Request: Copy the records word for word, beginning at the line that contains "Is point 1015,525" and stopping after the line that contains "2.31 meters".

Start of Raw records

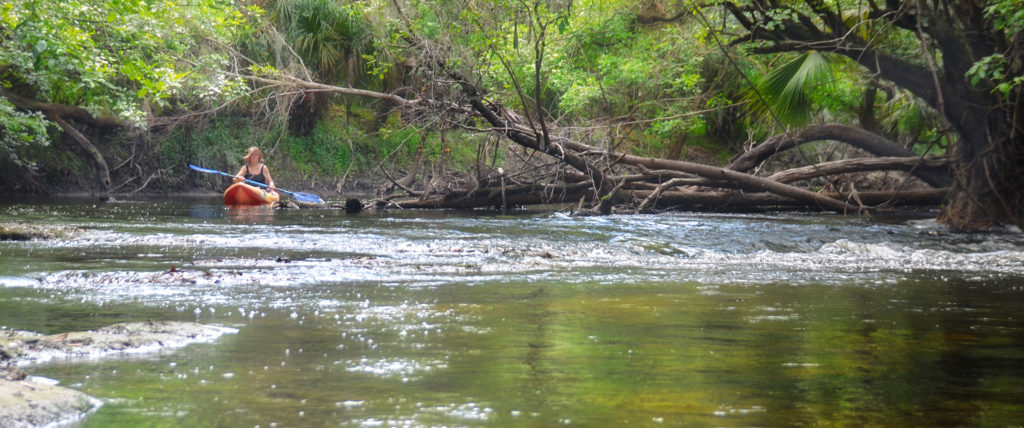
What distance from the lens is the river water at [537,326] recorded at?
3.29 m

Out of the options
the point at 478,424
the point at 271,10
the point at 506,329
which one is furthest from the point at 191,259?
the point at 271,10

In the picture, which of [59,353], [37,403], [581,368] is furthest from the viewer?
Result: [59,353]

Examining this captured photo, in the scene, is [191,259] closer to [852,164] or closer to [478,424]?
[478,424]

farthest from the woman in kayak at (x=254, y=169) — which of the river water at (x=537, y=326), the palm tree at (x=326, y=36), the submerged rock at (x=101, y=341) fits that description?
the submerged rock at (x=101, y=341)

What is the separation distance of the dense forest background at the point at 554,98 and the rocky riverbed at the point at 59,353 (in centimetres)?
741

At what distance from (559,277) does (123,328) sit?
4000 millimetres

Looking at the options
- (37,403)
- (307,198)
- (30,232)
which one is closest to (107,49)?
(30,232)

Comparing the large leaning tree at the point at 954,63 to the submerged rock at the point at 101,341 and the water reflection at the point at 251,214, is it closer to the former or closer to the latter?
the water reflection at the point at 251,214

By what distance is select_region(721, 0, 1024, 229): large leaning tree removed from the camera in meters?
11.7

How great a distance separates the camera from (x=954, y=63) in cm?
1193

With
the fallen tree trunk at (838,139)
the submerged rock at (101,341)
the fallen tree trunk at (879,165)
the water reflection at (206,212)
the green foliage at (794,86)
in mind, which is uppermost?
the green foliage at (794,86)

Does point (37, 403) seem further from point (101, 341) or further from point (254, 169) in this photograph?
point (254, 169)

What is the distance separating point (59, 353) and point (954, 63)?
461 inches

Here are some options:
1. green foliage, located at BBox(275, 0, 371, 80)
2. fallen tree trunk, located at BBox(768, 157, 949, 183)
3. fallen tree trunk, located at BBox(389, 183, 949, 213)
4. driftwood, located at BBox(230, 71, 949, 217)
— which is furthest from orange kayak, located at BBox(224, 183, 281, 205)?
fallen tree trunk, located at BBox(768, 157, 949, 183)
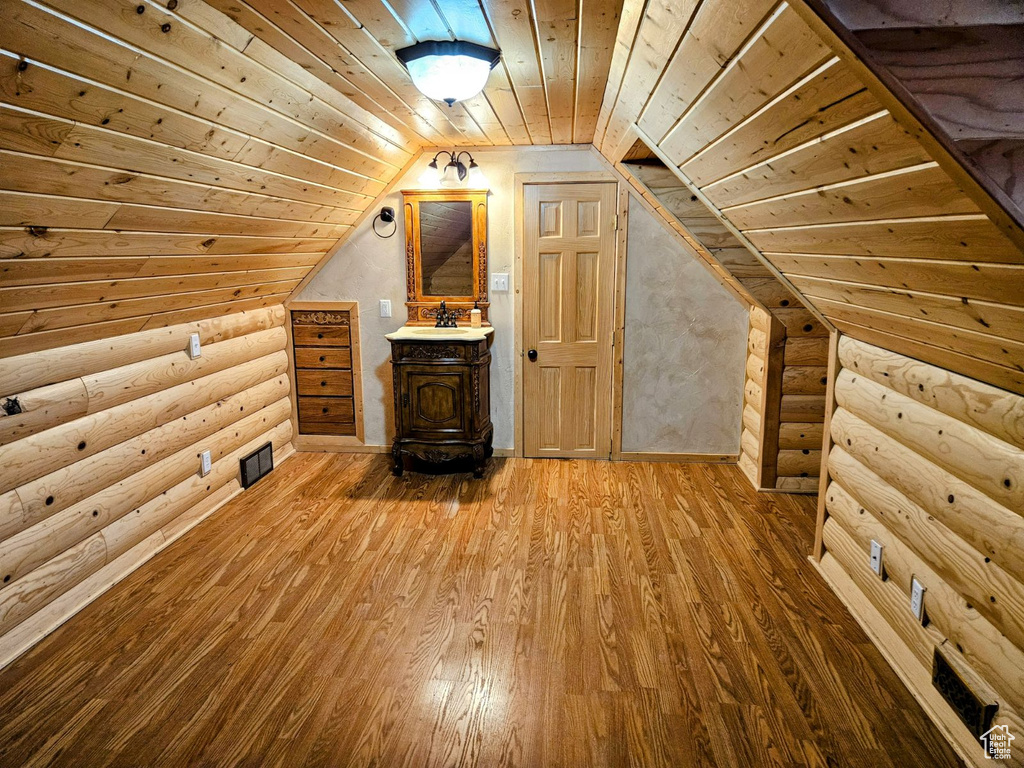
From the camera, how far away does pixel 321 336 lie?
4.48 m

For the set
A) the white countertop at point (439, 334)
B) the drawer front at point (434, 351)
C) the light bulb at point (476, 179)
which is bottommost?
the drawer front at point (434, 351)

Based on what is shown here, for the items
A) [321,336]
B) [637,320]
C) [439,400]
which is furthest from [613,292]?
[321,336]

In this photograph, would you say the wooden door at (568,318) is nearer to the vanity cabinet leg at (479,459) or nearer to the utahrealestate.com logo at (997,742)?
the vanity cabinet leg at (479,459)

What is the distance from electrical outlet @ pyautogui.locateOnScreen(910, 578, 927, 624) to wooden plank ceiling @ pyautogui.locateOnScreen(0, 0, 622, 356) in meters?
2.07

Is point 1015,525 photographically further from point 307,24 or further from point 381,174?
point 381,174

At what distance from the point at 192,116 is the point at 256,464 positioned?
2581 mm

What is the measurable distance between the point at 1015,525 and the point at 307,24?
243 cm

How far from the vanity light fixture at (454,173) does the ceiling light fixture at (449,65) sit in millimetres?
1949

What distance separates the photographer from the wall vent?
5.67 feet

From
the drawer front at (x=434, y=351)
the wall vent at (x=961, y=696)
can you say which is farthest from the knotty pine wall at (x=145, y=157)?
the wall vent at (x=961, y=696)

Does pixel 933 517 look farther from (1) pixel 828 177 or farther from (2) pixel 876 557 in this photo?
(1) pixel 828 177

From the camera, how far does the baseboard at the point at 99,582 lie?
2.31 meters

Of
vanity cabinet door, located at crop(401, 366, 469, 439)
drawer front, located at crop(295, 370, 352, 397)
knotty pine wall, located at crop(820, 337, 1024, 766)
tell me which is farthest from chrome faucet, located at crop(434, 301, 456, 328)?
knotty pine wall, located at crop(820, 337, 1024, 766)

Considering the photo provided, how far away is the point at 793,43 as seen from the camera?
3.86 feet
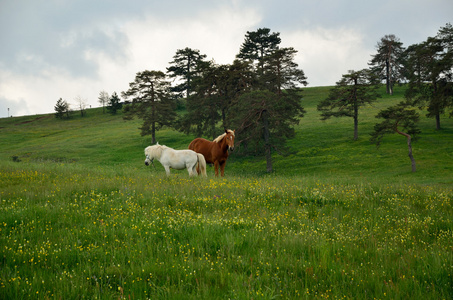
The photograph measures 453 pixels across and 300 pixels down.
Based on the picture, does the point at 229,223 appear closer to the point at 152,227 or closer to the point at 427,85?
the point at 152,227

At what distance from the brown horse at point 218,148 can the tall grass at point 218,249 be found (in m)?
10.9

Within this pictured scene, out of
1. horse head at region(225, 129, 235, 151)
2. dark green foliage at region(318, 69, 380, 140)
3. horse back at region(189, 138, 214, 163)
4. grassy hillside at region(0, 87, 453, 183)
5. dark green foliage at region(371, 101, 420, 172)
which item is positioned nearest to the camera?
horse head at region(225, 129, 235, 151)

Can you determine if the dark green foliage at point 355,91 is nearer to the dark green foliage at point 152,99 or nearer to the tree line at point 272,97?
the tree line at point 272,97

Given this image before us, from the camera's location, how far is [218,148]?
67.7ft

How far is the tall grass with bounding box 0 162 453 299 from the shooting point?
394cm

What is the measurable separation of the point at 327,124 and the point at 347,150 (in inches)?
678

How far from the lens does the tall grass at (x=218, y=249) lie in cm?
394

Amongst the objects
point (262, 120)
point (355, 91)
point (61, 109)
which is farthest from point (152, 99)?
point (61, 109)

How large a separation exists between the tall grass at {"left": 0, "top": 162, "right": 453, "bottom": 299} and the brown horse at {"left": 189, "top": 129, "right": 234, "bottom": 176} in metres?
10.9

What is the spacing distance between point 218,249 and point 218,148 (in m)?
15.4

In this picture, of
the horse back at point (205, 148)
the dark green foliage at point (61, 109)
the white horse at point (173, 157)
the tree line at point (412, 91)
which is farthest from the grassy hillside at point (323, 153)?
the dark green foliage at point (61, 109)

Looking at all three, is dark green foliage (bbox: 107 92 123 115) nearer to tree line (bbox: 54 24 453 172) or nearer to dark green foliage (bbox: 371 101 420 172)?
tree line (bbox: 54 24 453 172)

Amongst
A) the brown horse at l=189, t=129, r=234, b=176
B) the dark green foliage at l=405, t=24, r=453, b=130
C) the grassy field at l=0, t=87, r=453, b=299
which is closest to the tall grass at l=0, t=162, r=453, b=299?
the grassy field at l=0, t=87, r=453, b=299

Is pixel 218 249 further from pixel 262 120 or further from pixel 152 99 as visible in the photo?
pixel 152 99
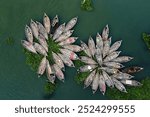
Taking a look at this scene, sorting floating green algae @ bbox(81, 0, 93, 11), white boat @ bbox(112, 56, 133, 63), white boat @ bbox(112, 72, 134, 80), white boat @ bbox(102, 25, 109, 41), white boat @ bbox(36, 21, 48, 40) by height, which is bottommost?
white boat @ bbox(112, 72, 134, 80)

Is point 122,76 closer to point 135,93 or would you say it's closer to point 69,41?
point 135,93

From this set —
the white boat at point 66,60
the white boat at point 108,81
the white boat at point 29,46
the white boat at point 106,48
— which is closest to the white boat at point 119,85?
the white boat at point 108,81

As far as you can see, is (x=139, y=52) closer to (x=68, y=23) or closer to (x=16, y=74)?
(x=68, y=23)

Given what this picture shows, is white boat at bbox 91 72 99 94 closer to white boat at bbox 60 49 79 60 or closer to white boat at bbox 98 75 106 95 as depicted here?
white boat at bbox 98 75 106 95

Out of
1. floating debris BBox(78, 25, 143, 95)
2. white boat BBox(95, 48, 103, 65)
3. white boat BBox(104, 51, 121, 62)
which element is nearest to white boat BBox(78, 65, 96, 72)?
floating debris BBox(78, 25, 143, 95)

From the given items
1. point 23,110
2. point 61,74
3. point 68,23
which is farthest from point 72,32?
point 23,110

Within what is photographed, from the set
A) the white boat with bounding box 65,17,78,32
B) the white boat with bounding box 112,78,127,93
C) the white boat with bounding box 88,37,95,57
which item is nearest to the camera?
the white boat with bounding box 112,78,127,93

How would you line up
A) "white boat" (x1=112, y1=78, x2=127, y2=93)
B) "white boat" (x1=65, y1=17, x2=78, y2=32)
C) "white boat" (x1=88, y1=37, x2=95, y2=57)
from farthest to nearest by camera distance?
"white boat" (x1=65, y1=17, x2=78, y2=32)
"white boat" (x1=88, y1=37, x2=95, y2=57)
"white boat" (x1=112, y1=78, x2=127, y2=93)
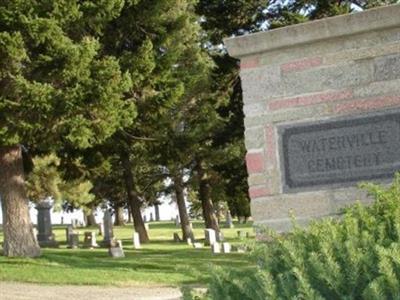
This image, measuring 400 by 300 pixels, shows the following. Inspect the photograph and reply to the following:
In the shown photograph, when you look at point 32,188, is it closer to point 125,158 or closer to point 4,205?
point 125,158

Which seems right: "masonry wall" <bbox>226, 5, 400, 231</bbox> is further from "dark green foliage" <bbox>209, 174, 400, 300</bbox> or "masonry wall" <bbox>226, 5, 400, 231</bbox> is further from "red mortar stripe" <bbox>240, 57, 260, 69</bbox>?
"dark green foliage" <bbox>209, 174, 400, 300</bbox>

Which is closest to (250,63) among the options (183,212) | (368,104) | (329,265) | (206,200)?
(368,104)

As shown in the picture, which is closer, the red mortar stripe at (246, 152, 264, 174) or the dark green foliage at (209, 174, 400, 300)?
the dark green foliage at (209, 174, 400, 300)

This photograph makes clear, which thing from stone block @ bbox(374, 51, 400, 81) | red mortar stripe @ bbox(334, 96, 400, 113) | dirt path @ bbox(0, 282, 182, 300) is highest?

End of Raw records

Reply to the exercise:
Is point 1015,525 photographically further from point 307,24 or further from point 381,174?
point 381,174

At what distance from the point at 192,116 is the point at 256,464 positioned?
2581 mm

What is the measurable distance between the point at 1015,525 and the point at 307,24?
243 cm

How far from the vanity light fixture at (454,173) does the ceiling light fixture at (449,65) sit in millimetres?
1949

What distance separates the photographer from the wall vent?
5.67 feet

From
the drawer front at (x=434, y=351)
the wall vent at (x=961, y=696)
can you say which is farthest from the knotty pine wall at (x=145, y=157)?
the wall vent at (x=961, y=696)

Does pixel 933 517 look farther from (1) pixel 828 177 or farther from (2) pixel 876 557 in this photo?
(1) pixel 828 177

From the camera, how far does the baseboard at the point at 99,582 lie?
2.31 meters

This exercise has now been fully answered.